SK: It's about youth, about desire, about loving each other, but not only about that, because in the background, there's a society judging, punishing and discriminating this couple for being together without their permission, meaning for making love without being married. It's about today's Turkey, but at the same time, it is about love and desire, and people can identify with that easily. 

LD: Another element that is very important to me is that in the feature project, in this young couple, the male character discovers that he has internalised toxic masculinity. He realises this throughout the journey, because he sometimes has an alpha male behaviour, as there's a third character in the feature version that is a bit flirtatious with his girlfriend, and he has reactions that aren't so great. 

Do you already have the actors?
SK: I want to make a new cast, because the two actors in the short are great, but they’ve grown up, they are almost 28 now.

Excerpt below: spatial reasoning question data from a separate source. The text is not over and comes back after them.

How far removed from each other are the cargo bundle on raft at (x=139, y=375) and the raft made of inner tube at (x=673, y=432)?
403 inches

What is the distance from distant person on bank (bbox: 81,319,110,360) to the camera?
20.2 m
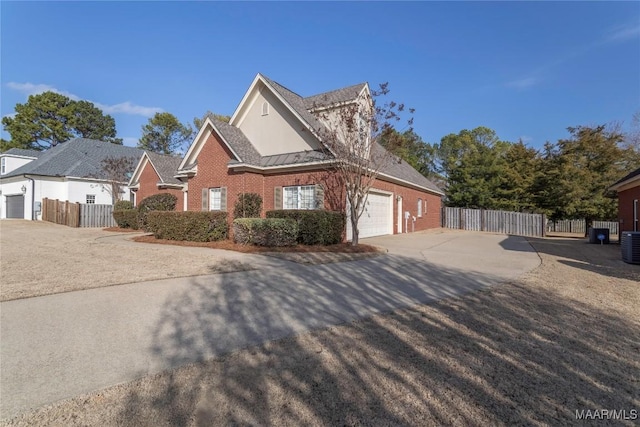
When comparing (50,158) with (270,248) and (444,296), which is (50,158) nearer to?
(270,248)

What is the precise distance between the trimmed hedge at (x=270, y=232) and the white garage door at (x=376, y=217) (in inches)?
134

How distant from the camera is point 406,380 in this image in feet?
10.2

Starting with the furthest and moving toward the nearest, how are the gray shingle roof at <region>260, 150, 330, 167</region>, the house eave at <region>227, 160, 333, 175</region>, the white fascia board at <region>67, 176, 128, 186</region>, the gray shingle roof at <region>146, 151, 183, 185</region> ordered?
1. the white fascia board at <region>67, 176, 128, 186</region>
2. the gray shingle roof at <region>146, 151, 183, 185</region>
3. the gray shingle roof at <region>260, 150, 330, 167</region>
4. the house eave at <region>227, 160, 333, 175</region>

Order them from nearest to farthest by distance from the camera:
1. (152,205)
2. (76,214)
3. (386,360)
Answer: (386,360) < (152,205) < (76,214)

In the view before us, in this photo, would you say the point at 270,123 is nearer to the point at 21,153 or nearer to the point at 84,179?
the point at 84,179

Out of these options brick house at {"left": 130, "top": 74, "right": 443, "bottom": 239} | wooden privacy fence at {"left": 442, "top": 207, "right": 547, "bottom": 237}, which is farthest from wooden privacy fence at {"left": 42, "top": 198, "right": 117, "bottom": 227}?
wooden privacy fence at {"left": 442, "top": 207, "right": 547, "bottom": 237}

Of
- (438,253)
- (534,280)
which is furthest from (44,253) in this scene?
(534,280)

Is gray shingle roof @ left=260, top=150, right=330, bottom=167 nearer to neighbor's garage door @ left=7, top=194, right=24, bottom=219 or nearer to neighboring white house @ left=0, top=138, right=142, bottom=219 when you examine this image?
neighboring white house @ left=0, top=138, right=142, bottom=219

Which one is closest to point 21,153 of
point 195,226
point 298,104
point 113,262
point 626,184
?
point 195,226

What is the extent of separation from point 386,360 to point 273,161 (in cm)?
1335

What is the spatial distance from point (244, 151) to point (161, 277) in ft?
31.8

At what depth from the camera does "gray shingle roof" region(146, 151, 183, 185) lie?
76.0ft

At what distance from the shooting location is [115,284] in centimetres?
668

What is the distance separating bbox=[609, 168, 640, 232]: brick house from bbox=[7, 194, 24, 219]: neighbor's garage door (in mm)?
41637
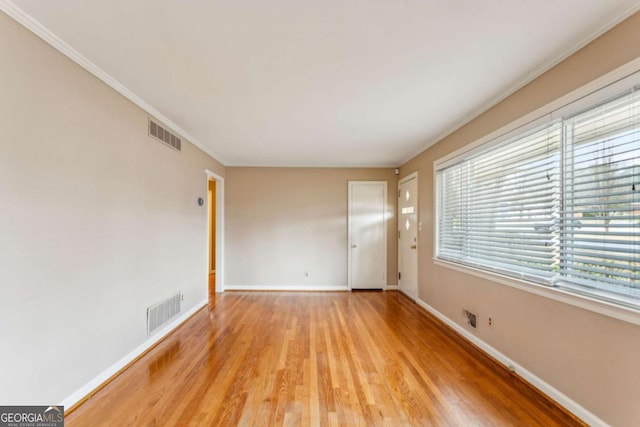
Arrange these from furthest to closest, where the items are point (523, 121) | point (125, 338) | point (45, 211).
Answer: point (125, 338), point (523, 121), point (45, 211)

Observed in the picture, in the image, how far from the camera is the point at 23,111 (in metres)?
1.64

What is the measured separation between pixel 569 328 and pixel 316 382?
1903 millimetres

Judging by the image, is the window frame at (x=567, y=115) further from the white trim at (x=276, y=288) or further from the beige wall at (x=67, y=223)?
the beige wall at (x=67, y=223)

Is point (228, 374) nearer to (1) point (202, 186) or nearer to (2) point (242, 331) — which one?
(2) point (242, 331)

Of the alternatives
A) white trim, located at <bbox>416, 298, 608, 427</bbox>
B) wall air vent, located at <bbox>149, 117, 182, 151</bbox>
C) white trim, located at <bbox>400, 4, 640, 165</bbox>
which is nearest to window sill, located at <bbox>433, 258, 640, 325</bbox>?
white trim, located at <bbox>416, 298, 608, 427</bbox>

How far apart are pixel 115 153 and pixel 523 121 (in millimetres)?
3536

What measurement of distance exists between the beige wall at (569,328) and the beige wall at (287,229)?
2.74m

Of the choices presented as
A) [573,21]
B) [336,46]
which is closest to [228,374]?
[336,46]

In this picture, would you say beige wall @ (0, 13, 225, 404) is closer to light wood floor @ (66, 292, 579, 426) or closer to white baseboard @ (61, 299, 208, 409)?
white baseboard @ (61, 299, 208, 409)

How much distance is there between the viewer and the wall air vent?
2950 mm

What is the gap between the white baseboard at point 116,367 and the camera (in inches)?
77.5

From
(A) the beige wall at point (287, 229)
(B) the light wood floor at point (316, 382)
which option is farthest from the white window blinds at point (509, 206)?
(A) the beige wall at point (287, 229)

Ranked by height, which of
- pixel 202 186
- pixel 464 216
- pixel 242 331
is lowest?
pixel 242 331

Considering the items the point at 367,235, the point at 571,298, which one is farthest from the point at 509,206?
the point at 367,235
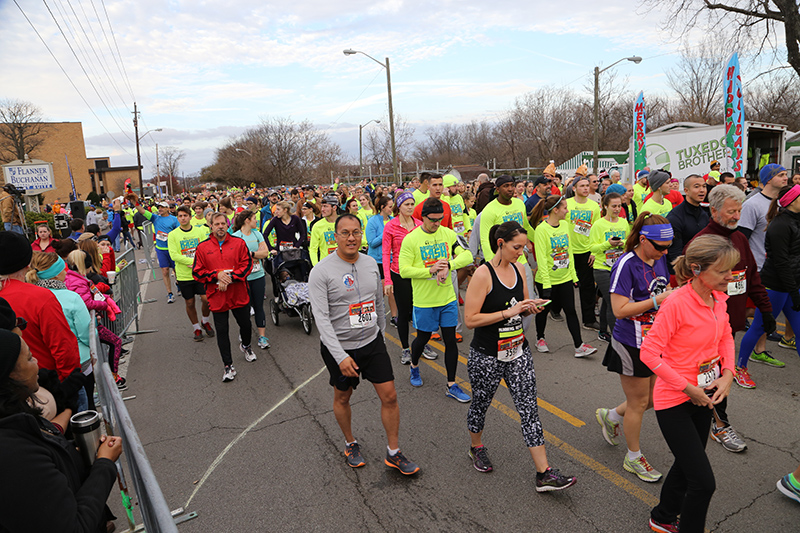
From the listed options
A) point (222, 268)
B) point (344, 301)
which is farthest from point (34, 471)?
point (222, 268)

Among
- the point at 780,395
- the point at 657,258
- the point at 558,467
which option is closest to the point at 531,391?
the point at 558,467

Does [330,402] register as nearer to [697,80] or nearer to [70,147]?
[697,80]

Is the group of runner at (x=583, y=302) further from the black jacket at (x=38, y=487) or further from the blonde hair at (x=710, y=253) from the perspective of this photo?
the black jacket at (x=38, y=487)

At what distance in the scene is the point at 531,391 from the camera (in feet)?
12.0

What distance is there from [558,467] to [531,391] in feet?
2.79

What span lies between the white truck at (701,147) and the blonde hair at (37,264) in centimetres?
2116

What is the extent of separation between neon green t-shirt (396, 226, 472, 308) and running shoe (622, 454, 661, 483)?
232 cm

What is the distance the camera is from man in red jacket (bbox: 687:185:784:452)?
419 centimetres

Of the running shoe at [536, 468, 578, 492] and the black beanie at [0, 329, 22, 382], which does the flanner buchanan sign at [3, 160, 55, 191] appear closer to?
the black beanie at [0, 329, 22, 382]

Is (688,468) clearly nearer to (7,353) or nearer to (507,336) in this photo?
(507,336)

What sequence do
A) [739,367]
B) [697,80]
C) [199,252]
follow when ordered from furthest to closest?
[697,80], [199,252], [739,367]

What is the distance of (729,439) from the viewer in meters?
4.14

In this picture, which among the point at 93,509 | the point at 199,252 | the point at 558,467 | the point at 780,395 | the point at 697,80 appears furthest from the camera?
the point at 697,80

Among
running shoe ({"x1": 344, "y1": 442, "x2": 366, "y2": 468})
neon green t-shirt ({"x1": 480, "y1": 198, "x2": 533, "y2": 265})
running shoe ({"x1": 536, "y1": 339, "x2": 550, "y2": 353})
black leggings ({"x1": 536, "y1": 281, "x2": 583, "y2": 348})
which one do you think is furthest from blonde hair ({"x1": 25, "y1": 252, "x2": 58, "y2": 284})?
running shoe ({"x1": 536, "y1": 339, "x2": 550, "y2": 353})
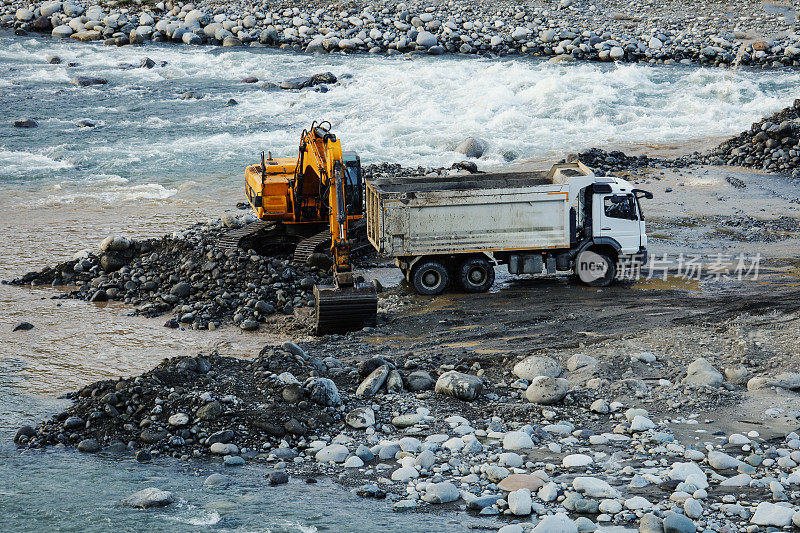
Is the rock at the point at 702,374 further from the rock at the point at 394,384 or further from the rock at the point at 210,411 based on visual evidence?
the rock at the point at 210,411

And, most importantly, I don't want to make the same thing again. I'm keeping the core of the short, but there are a lot of other things I want to develop.

How can the Eurimages Award help you? What's the next step?
SK: The next step is developing the script. We've already worked here in TFL, for about eight months, and it was a great experience. I have written five versions of the treatment, and I would like to work with a co-writer. Until now, we couldn't because we didn't have any financing. I would like another point of view, because it's a personal story, and we are looking for it in France. Our plan is to have a solid script and shoot by the end of 2026. We will shoot in Anatolia.

LD: I think the prize is really valuable, because it gives you the possibility to really focus on the writing and feel a bit more at ease and comfortable, because it's very motivating. It's really going to be put into the writing and in this collaboration, to really make the most beautiful script, because it all unfolds from there.